■ **Schriftliche Aufgabe**
Gib die Zeilen von der Zeile mit „Is [185,225] or [317,171] raised higher?“ bis zur Zeile mit „3.15 metres“ unverändert aus, beide Zeilen eingeschlossen.

■ **Material zur Aufgabe**
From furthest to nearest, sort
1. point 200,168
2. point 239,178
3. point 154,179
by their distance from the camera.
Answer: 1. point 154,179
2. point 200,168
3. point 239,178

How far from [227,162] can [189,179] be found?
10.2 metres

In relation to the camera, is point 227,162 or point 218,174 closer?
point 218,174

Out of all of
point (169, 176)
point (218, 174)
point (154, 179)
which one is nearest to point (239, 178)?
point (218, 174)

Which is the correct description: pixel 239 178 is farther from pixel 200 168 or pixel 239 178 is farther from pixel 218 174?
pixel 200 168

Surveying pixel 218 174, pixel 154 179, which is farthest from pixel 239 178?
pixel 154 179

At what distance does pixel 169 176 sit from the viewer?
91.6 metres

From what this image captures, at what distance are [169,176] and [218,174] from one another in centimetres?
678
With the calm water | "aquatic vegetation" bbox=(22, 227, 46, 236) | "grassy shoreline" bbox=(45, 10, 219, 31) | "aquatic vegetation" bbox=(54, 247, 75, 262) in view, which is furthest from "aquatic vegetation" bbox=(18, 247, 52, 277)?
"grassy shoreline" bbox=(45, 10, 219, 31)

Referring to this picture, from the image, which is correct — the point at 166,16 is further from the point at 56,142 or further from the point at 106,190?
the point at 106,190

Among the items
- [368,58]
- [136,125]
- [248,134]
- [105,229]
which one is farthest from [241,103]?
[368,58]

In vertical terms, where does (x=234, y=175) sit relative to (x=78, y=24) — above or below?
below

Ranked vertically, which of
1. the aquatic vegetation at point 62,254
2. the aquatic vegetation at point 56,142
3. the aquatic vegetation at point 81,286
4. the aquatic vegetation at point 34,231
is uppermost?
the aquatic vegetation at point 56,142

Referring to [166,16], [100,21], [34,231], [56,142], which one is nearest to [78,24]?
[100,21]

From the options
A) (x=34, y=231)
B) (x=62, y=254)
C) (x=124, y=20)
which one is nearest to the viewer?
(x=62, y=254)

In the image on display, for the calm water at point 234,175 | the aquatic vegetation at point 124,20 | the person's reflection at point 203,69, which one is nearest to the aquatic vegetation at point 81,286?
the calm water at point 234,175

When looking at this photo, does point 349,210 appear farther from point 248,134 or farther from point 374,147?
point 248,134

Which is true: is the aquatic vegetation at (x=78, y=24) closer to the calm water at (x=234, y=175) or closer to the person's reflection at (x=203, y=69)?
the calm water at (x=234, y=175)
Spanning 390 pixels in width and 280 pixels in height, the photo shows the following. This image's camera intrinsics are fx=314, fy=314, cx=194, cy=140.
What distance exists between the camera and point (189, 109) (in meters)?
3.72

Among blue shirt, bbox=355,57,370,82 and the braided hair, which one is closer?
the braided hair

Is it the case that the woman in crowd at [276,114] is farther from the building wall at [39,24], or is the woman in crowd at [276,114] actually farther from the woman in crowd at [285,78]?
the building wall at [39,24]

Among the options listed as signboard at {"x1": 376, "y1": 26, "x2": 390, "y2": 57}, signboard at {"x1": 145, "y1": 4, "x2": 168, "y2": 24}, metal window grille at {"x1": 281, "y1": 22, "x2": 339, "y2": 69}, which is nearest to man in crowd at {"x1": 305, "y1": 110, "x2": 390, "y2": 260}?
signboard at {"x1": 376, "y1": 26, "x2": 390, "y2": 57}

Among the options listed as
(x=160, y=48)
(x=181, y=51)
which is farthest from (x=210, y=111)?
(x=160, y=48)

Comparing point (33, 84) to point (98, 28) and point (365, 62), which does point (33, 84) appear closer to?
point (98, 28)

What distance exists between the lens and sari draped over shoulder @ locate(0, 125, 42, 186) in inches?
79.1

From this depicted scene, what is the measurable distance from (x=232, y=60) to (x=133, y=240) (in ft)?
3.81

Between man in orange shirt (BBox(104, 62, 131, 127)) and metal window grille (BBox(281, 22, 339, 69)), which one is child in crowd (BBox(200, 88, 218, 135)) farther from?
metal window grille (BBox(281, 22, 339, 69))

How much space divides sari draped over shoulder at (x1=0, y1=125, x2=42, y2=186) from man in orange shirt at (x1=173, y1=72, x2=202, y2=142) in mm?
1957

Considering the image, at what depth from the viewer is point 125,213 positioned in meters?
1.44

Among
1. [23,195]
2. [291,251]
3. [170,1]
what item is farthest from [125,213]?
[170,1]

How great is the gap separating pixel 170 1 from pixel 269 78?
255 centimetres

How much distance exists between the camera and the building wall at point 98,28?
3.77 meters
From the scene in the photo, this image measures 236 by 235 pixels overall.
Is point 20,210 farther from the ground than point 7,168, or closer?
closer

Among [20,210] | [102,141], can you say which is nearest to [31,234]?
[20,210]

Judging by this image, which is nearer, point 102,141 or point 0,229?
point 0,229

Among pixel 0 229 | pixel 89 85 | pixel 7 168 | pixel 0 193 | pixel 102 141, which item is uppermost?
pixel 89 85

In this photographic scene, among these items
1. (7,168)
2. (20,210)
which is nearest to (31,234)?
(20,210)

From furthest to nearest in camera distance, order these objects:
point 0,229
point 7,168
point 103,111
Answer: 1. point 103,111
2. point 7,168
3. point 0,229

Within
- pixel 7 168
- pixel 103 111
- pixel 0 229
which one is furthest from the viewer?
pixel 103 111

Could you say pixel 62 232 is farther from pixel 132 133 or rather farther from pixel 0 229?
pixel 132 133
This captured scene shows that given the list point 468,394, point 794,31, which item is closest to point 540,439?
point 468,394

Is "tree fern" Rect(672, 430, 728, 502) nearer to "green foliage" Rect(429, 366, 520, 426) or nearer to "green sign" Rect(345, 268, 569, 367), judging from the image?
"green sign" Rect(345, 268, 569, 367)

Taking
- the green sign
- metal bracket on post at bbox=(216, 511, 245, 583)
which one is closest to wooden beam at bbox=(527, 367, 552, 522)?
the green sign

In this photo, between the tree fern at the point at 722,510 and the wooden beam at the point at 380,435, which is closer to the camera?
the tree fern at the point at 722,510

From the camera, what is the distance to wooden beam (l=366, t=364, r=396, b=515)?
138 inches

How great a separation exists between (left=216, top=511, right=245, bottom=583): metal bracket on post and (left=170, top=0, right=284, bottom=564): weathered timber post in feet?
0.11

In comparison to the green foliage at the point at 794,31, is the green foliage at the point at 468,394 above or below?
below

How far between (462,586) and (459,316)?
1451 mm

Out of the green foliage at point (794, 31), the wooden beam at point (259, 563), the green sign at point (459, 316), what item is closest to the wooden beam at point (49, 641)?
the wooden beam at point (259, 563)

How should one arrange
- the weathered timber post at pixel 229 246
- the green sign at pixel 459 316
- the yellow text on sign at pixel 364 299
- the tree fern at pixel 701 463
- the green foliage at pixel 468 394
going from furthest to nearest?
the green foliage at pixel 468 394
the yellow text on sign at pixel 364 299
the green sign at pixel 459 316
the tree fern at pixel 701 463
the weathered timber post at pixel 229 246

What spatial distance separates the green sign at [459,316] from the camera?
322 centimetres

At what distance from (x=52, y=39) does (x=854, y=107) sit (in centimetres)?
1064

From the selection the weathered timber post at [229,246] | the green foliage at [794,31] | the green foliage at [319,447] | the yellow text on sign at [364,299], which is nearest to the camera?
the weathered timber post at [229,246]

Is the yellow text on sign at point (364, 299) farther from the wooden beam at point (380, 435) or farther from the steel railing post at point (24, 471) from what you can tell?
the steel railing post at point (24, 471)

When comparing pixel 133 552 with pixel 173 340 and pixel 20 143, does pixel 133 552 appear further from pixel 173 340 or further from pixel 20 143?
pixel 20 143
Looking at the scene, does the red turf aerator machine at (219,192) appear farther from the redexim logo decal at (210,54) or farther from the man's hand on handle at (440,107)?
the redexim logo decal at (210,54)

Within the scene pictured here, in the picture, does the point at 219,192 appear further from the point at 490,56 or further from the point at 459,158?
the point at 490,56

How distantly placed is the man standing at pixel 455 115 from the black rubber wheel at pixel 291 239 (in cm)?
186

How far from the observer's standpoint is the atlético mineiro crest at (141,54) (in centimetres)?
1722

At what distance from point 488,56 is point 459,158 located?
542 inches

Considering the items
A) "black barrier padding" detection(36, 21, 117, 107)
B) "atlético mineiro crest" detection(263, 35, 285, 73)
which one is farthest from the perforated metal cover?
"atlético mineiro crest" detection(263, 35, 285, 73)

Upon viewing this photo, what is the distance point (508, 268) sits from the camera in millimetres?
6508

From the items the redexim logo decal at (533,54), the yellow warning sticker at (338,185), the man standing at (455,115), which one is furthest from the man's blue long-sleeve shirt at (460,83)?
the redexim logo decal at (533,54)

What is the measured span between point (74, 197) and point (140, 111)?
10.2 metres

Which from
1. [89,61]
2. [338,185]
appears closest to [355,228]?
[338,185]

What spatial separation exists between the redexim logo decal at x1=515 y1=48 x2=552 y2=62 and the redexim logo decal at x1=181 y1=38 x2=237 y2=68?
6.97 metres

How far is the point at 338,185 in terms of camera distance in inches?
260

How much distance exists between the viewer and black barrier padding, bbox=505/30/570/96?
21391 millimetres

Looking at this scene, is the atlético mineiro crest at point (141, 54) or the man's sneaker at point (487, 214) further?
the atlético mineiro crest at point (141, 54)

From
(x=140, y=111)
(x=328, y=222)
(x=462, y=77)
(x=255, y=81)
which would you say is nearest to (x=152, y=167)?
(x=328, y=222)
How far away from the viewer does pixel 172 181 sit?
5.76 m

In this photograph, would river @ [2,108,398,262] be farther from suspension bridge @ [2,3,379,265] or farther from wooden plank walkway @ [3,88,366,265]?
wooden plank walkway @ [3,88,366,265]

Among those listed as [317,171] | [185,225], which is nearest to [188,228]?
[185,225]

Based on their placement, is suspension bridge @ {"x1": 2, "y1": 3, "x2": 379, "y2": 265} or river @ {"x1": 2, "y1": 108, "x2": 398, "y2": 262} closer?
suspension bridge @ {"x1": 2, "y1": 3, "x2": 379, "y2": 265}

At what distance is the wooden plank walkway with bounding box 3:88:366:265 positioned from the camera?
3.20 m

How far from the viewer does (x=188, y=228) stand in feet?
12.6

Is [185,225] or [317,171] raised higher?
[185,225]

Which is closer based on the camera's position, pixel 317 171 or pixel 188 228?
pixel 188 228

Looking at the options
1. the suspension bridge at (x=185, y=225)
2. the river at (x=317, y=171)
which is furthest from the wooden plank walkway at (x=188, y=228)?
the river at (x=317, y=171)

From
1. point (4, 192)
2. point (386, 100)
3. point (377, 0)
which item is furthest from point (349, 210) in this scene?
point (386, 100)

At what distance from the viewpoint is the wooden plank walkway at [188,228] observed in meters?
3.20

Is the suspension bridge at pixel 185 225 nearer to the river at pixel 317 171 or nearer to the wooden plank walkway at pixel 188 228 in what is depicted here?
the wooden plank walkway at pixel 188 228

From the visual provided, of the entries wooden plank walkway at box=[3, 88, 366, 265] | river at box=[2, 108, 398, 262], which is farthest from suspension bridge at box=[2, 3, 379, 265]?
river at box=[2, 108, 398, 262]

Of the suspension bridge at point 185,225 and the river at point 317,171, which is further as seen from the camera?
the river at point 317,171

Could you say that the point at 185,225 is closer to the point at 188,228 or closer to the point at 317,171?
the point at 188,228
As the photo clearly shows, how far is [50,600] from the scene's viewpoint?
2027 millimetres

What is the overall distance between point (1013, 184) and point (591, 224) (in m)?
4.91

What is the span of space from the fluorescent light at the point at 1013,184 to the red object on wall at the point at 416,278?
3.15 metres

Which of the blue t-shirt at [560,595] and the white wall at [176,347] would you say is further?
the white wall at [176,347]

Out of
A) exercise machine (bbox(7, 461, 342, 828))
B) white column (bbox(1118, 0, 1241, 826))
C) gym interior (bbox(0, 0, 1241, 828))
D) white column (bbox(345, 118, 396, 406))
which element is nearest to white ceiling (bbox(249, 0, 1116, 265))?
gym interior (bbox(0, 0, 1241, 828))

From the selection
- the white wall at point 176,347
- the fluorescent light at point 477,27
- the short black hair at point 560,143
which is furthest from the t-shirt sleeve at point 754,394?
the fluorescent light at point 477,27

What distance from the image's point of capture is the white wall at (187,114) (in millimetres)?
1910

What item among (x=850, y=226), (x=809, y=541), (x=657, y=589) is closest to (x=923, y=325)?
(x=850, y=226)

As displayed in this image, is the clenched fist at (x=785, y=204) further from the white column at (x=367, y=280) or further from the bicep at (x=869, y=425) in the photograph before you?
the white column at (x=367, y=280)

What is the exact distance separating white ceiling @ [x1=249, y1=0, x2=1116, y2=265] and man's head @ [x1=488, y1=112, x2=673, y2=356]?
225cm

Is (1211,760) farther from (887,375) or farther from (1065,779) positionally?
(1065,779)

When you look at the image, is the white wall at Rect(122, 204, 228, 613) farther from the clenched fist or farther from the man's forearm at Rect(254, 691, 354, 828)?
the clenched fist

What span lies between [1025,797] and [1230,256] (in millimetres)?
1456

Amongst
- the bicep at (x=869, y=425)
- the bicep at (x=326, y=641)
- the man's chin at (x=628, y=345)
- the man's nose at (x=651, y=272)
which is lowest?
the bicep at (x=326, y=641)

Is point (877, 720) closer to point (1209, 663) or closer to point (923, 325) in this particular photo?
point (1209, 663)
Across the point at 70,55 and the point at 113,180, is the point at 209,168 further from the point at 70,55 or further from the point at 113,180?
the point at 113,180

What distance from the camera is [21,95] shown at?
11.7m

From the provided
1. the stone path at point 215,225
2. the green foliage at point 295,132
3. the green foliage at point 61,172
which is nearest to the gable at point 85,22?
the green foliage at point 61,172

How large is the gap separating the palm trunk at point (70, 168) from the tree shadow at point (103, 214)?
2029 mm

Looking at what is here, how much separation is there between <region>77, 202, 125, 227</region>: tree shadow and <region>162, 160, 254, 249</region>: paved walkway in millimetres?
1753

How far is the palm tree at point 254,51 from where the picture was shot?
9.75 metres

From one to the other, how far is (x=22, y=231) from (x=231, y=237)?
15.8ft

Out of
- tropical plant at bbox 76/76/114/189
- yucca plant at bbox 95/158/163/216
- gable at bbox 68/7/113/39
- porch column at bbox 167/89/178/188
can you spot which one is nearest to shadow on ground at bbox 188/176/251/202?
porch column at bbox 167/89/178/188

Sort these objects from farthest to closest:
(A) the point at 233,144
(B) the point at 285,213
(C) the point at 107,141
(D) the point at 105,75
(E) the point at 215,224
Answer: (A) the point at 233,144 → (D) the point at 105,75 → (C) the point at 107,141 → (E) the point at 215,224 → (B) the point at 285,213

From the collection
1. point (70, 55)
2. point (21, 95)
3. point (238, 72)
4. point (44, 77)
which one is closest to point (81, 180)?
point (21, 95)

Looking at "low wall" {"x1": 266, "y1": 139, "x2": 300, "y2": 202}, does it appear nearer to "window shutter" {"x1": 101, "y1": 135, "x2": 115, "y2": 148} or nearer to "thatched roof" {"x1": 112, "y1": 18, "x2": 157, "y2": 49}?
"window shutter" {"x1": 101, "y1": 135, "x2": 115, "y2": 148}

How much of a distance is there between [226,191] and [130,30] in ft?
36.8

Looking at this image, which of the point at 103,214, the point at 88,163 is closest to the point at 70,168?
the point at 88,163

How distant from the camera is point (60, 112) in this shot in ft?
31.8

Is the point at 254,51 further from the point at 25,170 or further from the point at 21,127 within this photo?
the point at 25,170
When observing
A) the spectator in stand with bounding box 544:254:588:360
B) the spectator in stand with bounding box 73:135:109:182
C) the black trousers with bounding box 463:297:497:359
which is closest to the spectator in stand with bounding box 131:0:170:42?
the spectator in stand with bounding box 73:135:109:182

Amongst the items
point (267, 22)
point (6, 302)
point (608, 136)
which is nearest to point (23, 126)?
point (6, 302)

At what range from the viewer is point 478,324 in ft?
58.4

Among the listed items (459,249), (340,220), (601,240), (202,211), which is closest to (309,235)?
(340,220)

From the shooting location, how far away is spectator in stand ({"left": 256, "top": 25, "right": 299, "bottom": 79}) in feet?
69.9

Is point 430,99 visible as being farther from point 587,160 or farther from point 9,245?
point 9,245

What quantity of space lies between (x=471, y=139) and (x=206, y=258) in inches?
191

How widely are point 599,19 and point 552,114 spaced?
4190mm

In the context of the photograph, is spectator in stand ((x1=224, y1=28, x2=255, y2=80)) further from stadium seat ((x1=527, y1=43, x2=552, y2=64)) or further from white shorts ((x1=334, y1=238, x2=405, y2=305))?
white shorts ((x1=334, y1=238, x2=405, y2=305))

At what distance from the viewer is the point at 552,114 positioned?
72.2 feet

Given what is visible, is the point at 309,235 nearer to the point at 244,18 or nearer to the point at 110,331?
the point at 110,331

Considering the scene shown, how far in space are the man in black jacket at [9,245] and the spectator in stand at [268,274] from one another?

■ **Lösung der Aufgabe**
Is [185,225] or [317,171] raised higher?
[185,225]

Which is closer based on the camera's position, pixel 317 171 or pixel 188 228?
pixel 188 228

Looking at the options
1. the suspension bridge at (x=185, y=225)
2. the river at (x=317, y=171)
which is furthest from the wooden plank walkway at (x=188, y=228)?
the river at (x=317, y=171)

From
1. point (4, 192)
2. point (386, 100)
3. point (377, 0)
which item is furthest from point (349, 210) in this scene?
point (386, 100)

At what distance from the viewpoint is the wooden plank walkway at [188,228] observed in meters?
3.20

Is the suspension bridge at pixel 185 225 nearer to the river at pixel 317 171 or nearer to the wooden plank walkway at pixel 188 228 in what is depicted here?
the wooden plank walkway at pixel 188 228

From the visual provided, of the entries wooden plank walkway at box=[3, 88, 366, 265] | river at box=[2, 108, 398, 262], which is farthest from suspension bridge at box=[2, 3, 379, 265]?
river at box=[2, 108, 398, 262]

Of the suspension bridge at point 185,225 and the river at point 317,171, which is further as seen from the camera?
the river at point 317,171

Could you say that the point at 185,225 is closer to the point at 188,228 or closer to the point at 317,171?
the point at 188,228
As the photo clearly shows, how far is [50,600] from the scene's viewpoint?
2027 millimetres

What is the overall distance between point (1013, 184) and point (591, 224) (in m)?
4.91

What is the span of space from the fluorescent light at the point at 1013,184 to the red object on wall at the point at 416,278?
3.15 metres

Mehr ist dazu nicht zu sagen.